PASSIONATE, urbane, humorous: Lord David Owen held his audience at Hexham Book Festival in the palm of his hand.

In Hexham to talk ostensibly about his pro-Brexit stance and the pamphlet, The UK’s In-Out Referendum, he’s just published in support of it, he nonetheless roved Europe and its political situation generally.

But the former Labour Foreign Secretary – a post he held under Jim Callaghan during the latter part of the 1970s – began with that intervention by Barack Obama.

Lord Owen’s American wife had laughed at the use of the word ‘queue’ instead of the ‘line’ Americans use; the script writers were undoubtedly in Downing Street and not the White House.

“The thing that shocked me was that in his Telegraph article, Obama said what had kept the peace in Europe was the States and the European Union working together. Well, if you are knowledgeable about history ...

“It’s an outrageous view and one that makes me wonder whether Obama really does want an EU in the way they have a United State of America.”

The fact Obama had seen fit to interject in the democratic process of another country at all was truly objectionable.

“There is an international respect for the electorate,” said Lord Owen.

The host of the event, regional BBC political editor Richard Moss, pointed out that at the time Owen left the Labour party in the 1980s, to form the breakaway Social Democratic Party, Labour had been committed to the European Union.

But now he had decided that Britain was better off outside of Europe?

“I don’t think I have changed my mind on this issue, but if the focus has changed, you shouldn’t worry about changing too,” he answered.

“What changed for me was the Euro and the idea you can have a single currency without a single country.
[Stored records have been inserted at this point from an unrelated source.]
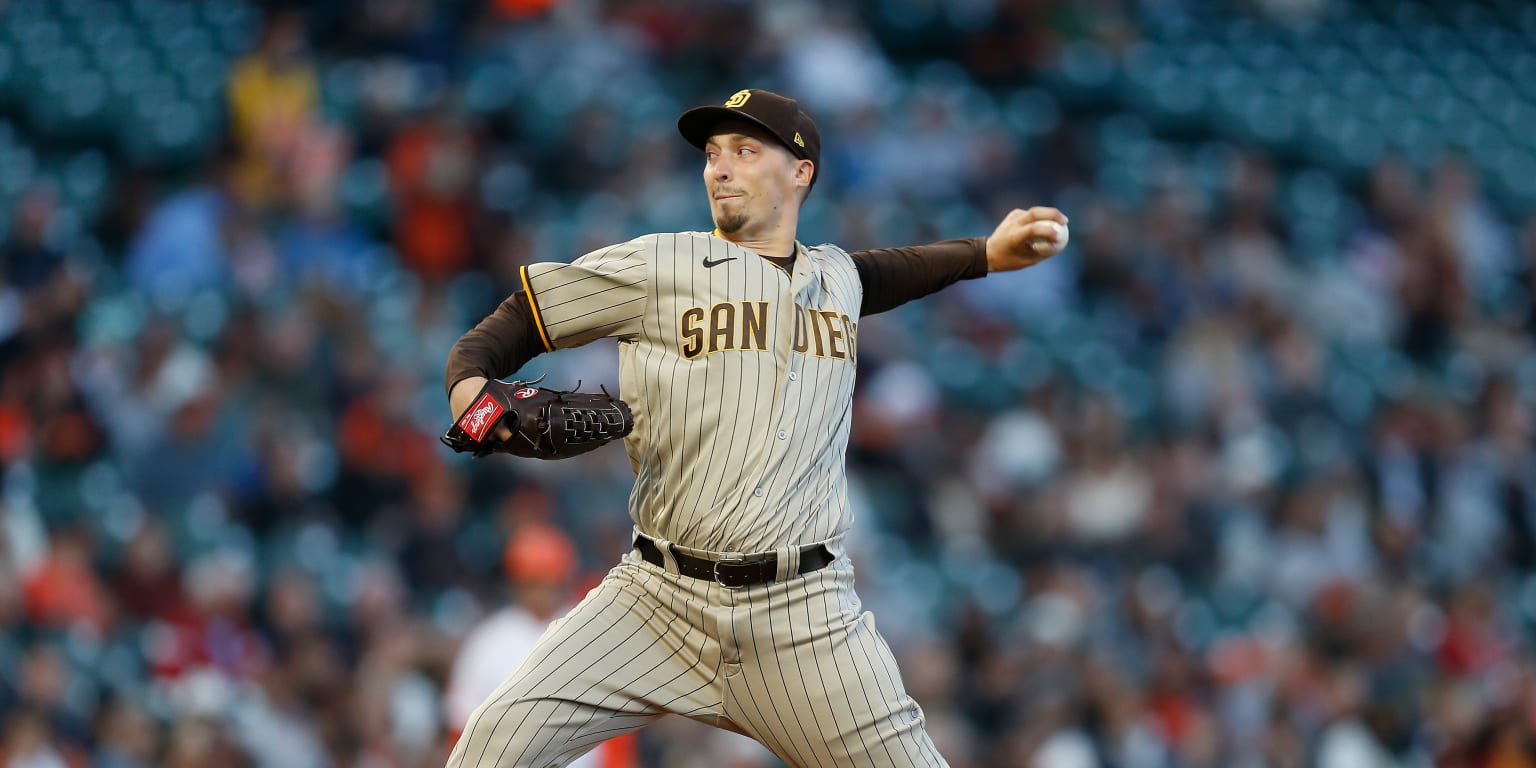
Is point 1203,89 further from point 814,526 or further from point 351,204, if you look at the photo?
point 814,526

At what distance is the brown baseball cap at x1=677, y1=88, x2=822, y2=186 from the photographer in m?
3.76

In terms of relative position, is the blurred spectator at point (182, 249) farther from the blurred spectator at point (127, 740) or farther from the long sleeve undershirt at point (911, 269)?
the long sleeve undershirt at point (911, 269)

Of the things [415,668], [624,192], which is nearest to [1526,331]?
[624,192]

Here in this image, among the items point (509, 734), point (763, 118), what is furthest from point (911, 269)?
point (509, 734)

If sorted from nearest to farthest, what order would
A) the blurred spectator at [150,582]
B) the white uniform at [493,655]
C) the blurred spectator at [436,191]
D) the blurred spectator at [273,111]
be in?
the white uniform at [493,655] < the blurred spectator at [150,582] < the blurred spectator at [436,191] < the blurred spectator at [273,111]

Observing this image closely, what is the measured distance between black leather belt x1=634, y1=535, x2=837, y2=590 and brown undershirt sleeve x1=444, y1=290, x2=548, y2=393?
0.51 metres

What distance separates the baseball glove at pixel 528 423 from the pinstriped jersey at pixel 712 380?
30cm

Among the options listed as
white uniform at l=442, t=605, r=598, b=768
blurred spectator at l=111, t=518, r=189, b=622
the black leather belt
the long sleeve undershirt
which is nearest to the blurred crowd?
blurred spectator at l=111, t=518, r=189, b=622

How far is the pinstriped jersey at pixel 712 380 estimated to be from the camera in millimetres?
3576

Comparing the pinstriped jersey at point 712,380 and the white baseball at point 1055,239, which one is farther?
the white baseball at point 1055,239

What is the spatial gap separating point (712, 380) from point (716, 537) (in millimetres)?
315

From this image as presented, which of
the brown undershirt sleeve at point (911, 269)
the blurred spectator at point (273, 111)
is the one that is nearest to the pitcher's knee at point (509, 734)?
the brown undershirt sleeve at point (911, 269)

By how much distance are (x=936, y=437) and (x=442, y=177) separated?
288 cm

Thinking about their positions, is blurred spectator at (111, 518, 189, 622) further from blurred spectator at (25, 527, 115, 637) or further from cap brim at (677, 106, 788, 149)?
cap brim at (677, 106, 788, 149)
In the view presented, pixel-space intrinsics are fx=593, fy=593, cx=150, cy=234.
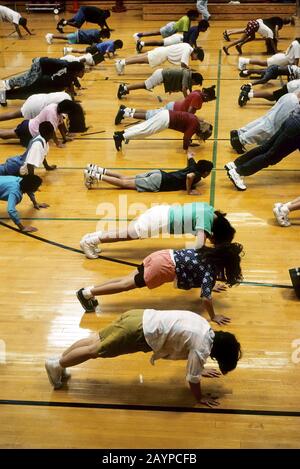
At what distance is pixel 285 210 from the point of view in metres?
6.22

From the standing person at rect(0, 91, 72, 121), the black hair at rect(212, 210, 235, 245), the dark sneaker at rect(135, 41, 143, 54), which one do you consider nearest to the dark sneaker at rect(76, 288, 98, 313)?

I have never been a federalist.”

He remembered, as a junior doctor working on shift in a hospital at the time, watching the broadcast of Hugh Gaitskell’s speech from the 1962 Labour Party conference.

Gaitskell claimed that Britain’s participation in a federal Europe would mean ‘the end of Britain as an independent European state, the end of 1,000 years of history’.

Lord Owen said: “I wasn’t prepared to give up Britain then and I’m not prepared to today either.

“In my 50 years in politics, I have watched the salami slicing of our EU involvement and we are a short way off from having an EU country.”

The strapline of his new pamphlet is ‘EU Foreign and Defence Policy Reform’ and it is over these two key areas that he feels Britain must retain control.

There are 11 or 12 countries in Europe who weren’t capable of living within the disciplines of a very close Euro state – Greece and Spain, with their inordinately high rates of unemployment, among them.

And then we have Turkey on the road in.

He said: “It’s ridiculous that the president (of the European Council) is saying we should speed up access – 75 million Turks will have access to the EU within four years.

“I say ‘OK, bring Turkey in, but not free movement of labour’.”

It wasn’t racist to say immigration had not been handled properly and that more effective strategies needed to be put in place to better spread the impact on local communities.

“Just look at Bradford,” he said. “I would slow down the inflow of European Community immigrants and be more generous to those people fleeing for their lives from wars.

“If I was the Prime Minister, I would defy Europe and let them take me through the European Court of Justice, by which point I would have been able to do just that.”

It should be remembered that this whole European structure hadn’t existed until the 1980s, but now Britain had become too comfortable in this single market with its protectionist customs controls.

George Osborne had used every adverse indicator he could about the effects of a Brexit, but even under his assumption that economic growth would drop by six per cent, that still meant there would be growth.

Obama, Cameron and Osborne had spent the past seven years trying to end the European economic crisis without success and it would take the collapse of just one of the big members, such as Italy or Spain, to take down the rest.

Lord Owen said: “I would say to people, don’t take a gamble on June 23 – take a calculated risk and vote to leave.

“There is going to be real trouble in the Eurozone which will affect us, so it is better to get out now.

“My calculation is that the risk of being part of a Eurozone that goes under is greater than the risk that comes with transition.

“The only thing you have to fear is fear itself.”